→ **EXERCISE OBJECTIVE**:
Can you write out these rows again, substituting "white striped sock" for "white hooped sock" and leaving everything else unchanged?
╭─ DATA PROVIDED
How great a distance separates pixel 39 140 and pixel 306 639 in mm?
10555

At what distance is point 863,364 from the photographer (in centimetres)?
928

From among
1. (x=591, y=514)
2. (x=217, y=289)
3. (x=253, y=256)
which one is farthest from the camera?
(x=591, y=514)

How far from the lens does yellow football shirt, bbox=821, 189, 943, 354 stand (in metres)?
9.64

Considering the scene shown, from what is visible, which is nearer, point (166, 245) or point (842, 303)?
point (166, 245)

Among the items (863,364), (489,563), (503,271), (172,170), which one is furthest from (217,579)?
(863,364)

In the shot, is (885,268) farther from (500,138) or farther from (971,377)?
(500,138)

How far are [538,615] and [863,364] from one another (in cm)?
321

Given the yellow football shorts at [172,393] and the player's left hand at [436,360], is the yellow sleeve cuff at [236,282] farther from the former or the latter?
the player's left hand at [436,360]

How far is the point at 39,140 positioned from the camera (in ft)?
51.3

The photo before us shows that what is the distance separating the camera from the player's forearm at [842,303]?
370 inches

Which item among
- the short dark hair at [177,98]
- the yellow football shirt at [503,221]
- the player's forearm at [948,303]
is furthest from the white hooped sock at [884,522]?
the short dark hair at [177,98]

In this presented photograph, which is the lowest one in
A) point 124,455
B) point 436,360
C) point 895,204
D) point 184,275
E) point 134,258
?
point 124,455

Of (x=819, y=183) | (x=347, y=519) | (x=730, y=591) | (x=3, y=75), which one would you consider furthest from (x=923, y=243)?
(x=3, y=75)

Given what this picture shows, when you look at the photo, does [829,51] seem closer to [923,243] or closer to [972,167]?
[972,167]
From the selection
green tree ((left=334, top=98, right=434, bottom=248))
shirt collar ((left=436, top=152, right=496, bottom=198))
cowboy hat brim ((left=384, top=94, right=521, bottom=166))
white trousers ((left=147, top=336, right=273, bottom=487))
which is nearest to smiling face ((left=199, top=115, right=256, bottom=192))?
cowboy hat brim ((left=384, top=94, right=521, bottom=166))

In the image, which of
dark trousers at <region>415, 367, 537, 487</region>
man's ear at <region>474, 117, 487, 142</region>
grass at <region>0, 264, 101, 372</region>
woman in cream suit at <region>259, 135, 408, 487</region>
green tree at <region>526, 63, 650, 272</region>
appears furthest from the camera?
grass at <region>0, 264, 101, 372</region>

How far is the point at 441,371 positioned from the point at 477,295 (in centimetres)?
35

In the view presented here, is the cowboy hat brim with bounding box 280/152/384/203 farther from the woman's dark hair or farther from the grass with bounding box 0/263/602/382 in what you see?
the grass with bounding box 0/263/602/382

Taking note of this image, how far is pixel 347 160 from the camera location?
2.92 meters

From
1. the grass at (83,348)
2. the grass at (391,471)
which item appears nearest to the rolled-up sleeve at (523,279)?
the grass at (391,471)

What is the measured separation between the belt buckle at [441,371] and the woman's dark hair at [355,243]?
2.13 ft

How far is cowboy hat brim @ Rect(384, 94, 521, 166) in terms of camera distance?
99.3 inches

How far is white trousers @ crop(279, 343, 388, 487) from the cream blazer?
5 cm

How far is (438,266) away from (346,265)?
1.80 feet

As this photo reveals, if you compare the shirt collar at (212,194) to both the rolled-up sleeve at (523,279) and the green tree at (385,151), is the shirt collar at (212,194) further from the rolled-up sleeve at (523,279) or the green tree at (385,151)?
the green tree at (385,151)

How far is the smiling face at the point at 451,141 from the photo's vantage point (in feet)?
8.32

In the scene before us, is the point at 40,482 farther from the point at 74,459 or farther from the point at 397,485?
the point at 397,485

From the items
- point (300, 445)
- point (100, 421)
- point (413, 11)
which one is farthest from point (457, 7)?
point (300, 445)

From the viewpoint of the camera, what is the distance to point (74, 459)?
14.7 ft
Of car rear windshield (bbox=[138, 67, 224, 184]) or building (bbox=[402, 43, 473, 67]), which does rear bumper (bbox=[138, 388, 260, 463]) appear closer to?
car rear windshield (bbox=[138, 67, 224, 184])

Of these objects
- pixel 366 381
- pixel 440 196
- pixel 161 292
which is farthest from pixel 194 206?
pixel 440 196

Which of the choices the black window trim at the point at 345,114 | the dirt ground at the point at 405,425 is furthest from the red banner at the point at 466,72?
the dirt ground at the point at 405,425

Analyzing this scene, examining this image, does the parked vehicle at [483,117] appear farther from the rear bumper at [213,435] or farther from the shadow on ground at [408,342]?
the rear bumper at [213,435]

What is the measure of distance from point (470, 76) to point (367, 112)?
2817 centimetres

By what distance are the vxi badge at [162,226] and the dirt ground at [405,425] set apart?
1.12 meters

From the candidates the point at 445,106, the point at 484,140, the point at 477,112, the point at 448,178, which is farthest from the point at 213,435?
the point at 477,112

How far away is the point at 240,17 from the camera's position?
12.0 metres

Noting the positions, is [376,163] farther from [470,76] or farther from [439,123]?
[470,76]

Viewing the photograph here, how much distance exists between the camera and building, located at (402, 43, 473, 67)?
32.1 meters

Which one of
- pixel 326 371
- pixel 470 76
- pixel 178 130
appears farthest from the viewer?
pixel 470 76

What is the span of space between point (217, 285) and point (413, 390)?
╰─
→ **ANSWER TO THE TASK**:
How great a distance separates pixel 39 140 and pixel 306 639 in mm?
10555

At what distance is point 863,364 from the photographer (in centimetres)?
928

From among
1. (x=591, y=514)
2. (x=217, y=289)
3. (x=253, y=256)
which one is farthest from the camera?
(x=591, y=514)

How far from the lens does yellow football shirt, bbox=821, 189, 943, 354 stand (in metres)?
9.64

Considering the scene shown, from what is visible, which is nearer, point (166, 245) or point (842, 303)?
point (166, 245)

Among the items (863,364), (489,563), (503,271), (172,170), which one is furthest from (217,579)?
(863,364)

In the shot, is (885,268) farther from (500,138) or farther from (971,377)?
(500,138)

How far are [538,615] and [863,364] from one another (in cm)?
321

Given the yellow football shorts at [172,393] and the player's left hand at [436,360], is the yellow sleeve cuff at [236,282] farther from the former or the latter?
the player's left hand at [436,360]

How far is the point at 39,140 positioned from the camera (in ft)?
51.3

The photo before us shows that what is the distance separating the camera from the player's forearm at [842,303]?
370 inches

Which item among
- the short dark hair at [177,98]
- the yellow football shirt at [503,221]
- the player's forearm at [948,303]
is furthest from the white striped sock at [884,522]?
the short dark hair at [177,98]

In this presented photograph, which is the lowest one in
A) point 124,455
B) point 436,360
C) point 895,204
D) point 184,275
E) point 134,258
?
point 124,455

Of (x=819, y=183) | (x=347, y=519) | (x=730, y=591) | (x=3, y=75), which one would you consider furthest from (x=923, y=243)?
(x=3, y=75)

Given what this picture shows, when you look at the photo, does [829,51] seem closer to [923,243] or closer to [972,167]?
[972,167]
From the selection
green tree ((left=334, top=98, right=434, bottom=248))
shirt collar ((left=436, top=152, right=496, bottom=198))
cowboy hat brim ((left=384, top=94, right=521, bottom=166))
white trousers ((left=147, top=336, right=273, bottom=487))
which is nearest to smiling face ((left=199, top=115, right=256, bottom=192))?
cowboy hat brim ((left=384, top=94, right=521, bottom=166))

In the image, which of
dark trousers at <region>415, 367, 537, 487</region>
man's ear at <region>474, 117, 487, 142</region>
grass at <region>0, 264, 101, 372</region>
woman in cream suit at <region>259, 135, 408, 487</region>
green tree at <region>526, 63, 650, 272</region>
appears furthest from the camera?
grass at <region>0, 264, 101, 372</region>

How far is the point at 441,371 positioned from the point at 477,295 (in centimetres)?
35

In the view presented here, is the cowboy hat brim with bounding box 280/152/384/203 farther from the woman's dark hair or farther from the grass with bounding box 0/263/602/382 in what you see?
the grass with bounding box 0/263/602/382

Taking note of this image, how far is pixel 347 160 from the camera location?
2.92 meters

From
1. the grass at (83,348)
2. the grass at (391,471)
which item appears nearest to the rolled-up sleeve at (523,279)?
the grass at (391,471)

What is the measured separation between the belt buckle at [441,371] and the woman's dark hair at [355,243]?
2.13 ft

How far is cowboy hat brim @ Rect(384, 94, 521, 166) in terms of camera distance?
99.3 inches

How far is white trousers @ crop(279, 343, 388, 487) from the cream blazer?
5 cm

How far is (438,266) away from (346,265)?
1.80 feet

As this photo reveals, if you compare the shirt collar at (212,194) to both the rolled-up sleeve at (523,279) and the green tree at (385,151), is the shirt collar at (212,194) further from the rolled-up sleeve at (523,279) or the green tree at (385,151)?
the green tree at (385,151)

How far is the smiling face at the point at 451,141 from the photo's vantage point (in feet)?
8.32

In the scene before us, is the point at 40,482 farther from the point at 74,459 or farther from the point at 397,485?
the point at 397,485

From the items
- point (300, 445)
- point (100, 421)
- point (413, 11)
which one is farthest from point (457, 7)?
point (300, 445)

From the viewpoint of the camera, what is the distance to point (74, 459)?
14.7 ft
Of car rear windshield (bbox=[138, 67, 224, 184]) or building (bbox=[402, 43, 473, 67]), which does rear bumper (bbox=[138, 388, 260, 463]) appear closer to?
car rear windshield (bbox=[138, 67, 224, 184])

Of these objects
- pixel 366 381
- pixel 440 196
- pixel 161 292
which is farthest from pixel 194 206?
pixel 440 196

Which of the choices the black window trim at the point at 345,114 | the dirt ground at the point at 405,425 is furthest from the red banner at the point at 466,72?
the dirt ground at the point at 405,425

Analyzing this scene, examining this image, does the parked vehicle at [483,117] appear farther from the rear bumper at [213,435] or farther from the shadow on ground at [408,342]?
the rear bumper at [213,435]

What is the measure of distance from point (470, 76) to point (367, 112)?
2817 centimetres

By what distance are the vxi badge at [162,226] and the dirt ground at [405,425] set apart?
1.12 meters

From the candidates the point at 445,106, the point at 484,140, the point at 477,112, the point at 448,178, which is farthest from the point at 213,435?
the point at 477,112

How far away is the point at 240,17 from the camera's position?
12.0 metres

Noting the positions, is [376,163] farther from [470,76] or farther from [439,123]?
[470,76]

Viewing the photograph here, how much distance exists between the camera and building, located at (402, 43, 473, 67)?
32.1 meters

Which one of
- pixel 326 371
- pixel 470 76
- pixel 178 130
appears farthest from the viewer?
pixel 470 76

What is the span of space between point (217, 285) and point (413, 390)?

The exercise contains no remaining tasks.